Allant çà-et-là au gré des rues qu’il traverse, Eric s'arrête devant la "Médiathèque Toussaint". « J’ai un petit coup de mou, les framboises ne m’ont pas suffi... » À une boulangerie, il achète un pain Choc'orange et un croissant (2,65 €). Un semblant d’énergie le traverse face au "Château d'Angers".
Sa mâchoire lui faisant mal, Eric ne prend aucun plaisir en mangeant son croissant. « J'ai encore des traces de framboise sur les ongles. » Pourquoi tout lui faisait penser à son travail ?
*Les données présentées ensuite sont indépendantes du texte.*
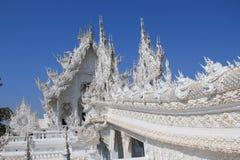 Thailand Chiang Rai White Temple, Wat Rong Khun royalty-vrije stock afbeeldingen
Il y a une foule de retraités devant le pont-levis du château. Le panorama tout proche lui permet d’admirer La Maine.
« J'ai envie de revoir "La Tapisserie de l'Apocalypse" que je n'ai vue qu'une fois avec Lucas », Eric se met alors au milieu du pont-levis. Le nombre conséquent de badauds le fait légèrement tanguer. « Voilà pourquoi je redoute autant les missions en hauteur », se dit-il.
Un homme monopolise tout un guichet pour l’achat groupé de cinquante billets et audio-guides. Eric se met à ruminer : « Je ne me souviens pas d'une telle organisation pour accéder à la billetterie ! » Finalement il obtient son sésame : « 9,50 € ! Diantre ! »
Une installation contemporaine au sein du château le laisse indifférent. 10h30 sonne à la cloche quand il monte sur les remparts. Le chant des oiseaux l’accompagne. Deux femmes obèses, l'une bleue et l'autre magenta, lui bloquent la descente pendant le survol d'un ballon météo. Celle en bleue est érudite sur l'histoire du château, il l'écoute attentivement.
Arrivé dans la salle dédiée à la Tapisserie, Eric se voit étrangement perturbé par le bruit sourd des audio-guides. La Tapisserie reste impressionnante comme à son souvenir mais sa première visite était bien plus agréable en présence de son fils qui, ce jour-là, fut respectueux du lieu malgré son jeune âge. Trente minutes plus tard, il quitte le château.
« J'ai envie de manger un sandwich thaï. » Il trouve son bonheur à proximité du Château avec un Saïgon et un thé noir citron jaune Hongkong (9,85 € moins 1,50 € car la vendeuse lui a rendu cette monnaie au lieu des 0,15 € qu’il aurait dû recevoir. Ne jamais bouder de petites économies !)
Face à lui, au bar de "La Grappe d'Or", des supporters de rugby (c'est en ce moment la coupe du monde en France) chantent une chanson douce en rythme avec sa mastication. Juste à côté se trouve la boutique d'occasion CD-BD (véridique !) où il trouve le vinyle Earth de Vangelis (8 €).
Au loin les supporters en joie chantent La Marseillaise.
La bouteille d’un litre d'eau Mont Roucous qu’il vient de s’acheter au "Monoprix" (0,59 €.) est providentiel : La chaleur devient étouffante. Se réfugiant à l’intérieur de la "Fnac" d’Angers à la fraîcheur bienvenue, il trouve exceptionnellement l'album vinyle Selected ambient Works 85 - 92 d’Aphex Twin (22 €).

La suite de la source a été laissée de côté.